Travail à faire →
Reprenez, s'il vous plaît, le texte cité ci-dessous sur Bucharest et poursuivez-le après sa dernière phrase.

Texte cité →
———

Bucharest reproduit assez fidèlement les mœurs et la physionomie de toutes les populations valaques. Bien que la race n’y ait point ce degré de pure et franche beauté auquel elle atteint dans les sites agrestes de la Transylvanie et du banat de Craïova, on y peut en revanche observer les classes élevées de cette population sous un jour nouveau et plein d’attrait. Bucharest, avec ses maisons blanches et ses cent dix églises d’un style byzantin, ornées chacune de plusieurs clochers, s’étend, à perte de vue, dans une plaine sans fin du côté de l’est, et terminée au nord-ouest par les lointains glaciers des Carpathes. À peine a-t-on franchi les barrières, gardées par une police des plus minutieuses, que l’on se sent au milieu de l’agitation d’une grande ville, et que l’on y peut constater toutes les traces d’une civilisation qui commence et qui marche. À côté de quelques bouges repoussans, bâtis à moitié sous terre, et de huttes enfumées, inabordables, à côté de ces maisons disséminées comme en un grand village, de riches magasins et de somptueux hôtels s’élèvent chaque jour en se rapprochant, et ainsi, chaque jour, la capitale de la Valachie se dépouille de son caractère oriental pour prendre l’aspect des villes de l’Occident.

———

Informations fournies →
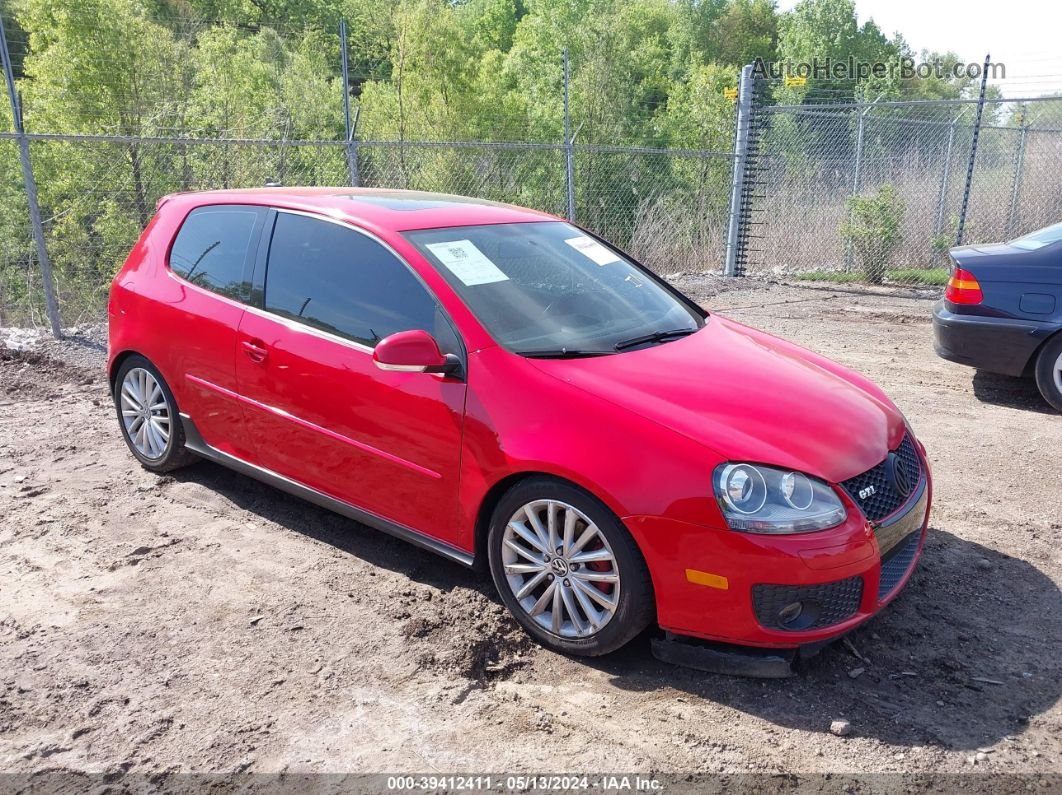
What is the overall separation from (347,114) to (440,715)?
7885 millimetres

———

Réponse à l'exercice →
Aussi bien, de tous les points de la principauté, la noblesse afflue à Bucharest ; il est de bon ton d’y séjourner en hiver. La noblesse de Moldavie se porte de la même façon à Jassy, qui offre également beaucoup de ressources à l’oisiveté. Cependant les boyards moldaves ne dédaignent point de passer quelquefois la saison à Bucharest, qui est le vrai centre de la Romaine, et qui se pique de mériter son nom de ville de la joie. Ils viennent tranquillement s’abreuver aux ondes enchantées de la Dembovitza, dont, suivant un dicton populaire, l’on ne se rassasie jamais, et qui vous attache à ses rives par le plaisir d’y puiser toujours[1]. L’hiver rassemble à Bucharest tous les hommes lettrés ou aisés de la Valachie ; mais, au printemps, ils se hâtent de retourner vers leurs villas dans les montagnes, à moins qu’ils ne préfèrent remonter d’un trait le Danube, pour aller chercher de nouveaux amusemens à Vienne, ou, si quelque patriotisme les guide, pour venir étudier les peuples latins, les frères aînés des Valaques, l’Italie par exemple, « où la colonne trajane, comme le dit le poète roumain Assaki,

  1. D’mbovitza, apa dulce !
     Quine obea nu se mai duce.
    « Dembovitza, eau douce ! qui en a bu ne s’en va plus. »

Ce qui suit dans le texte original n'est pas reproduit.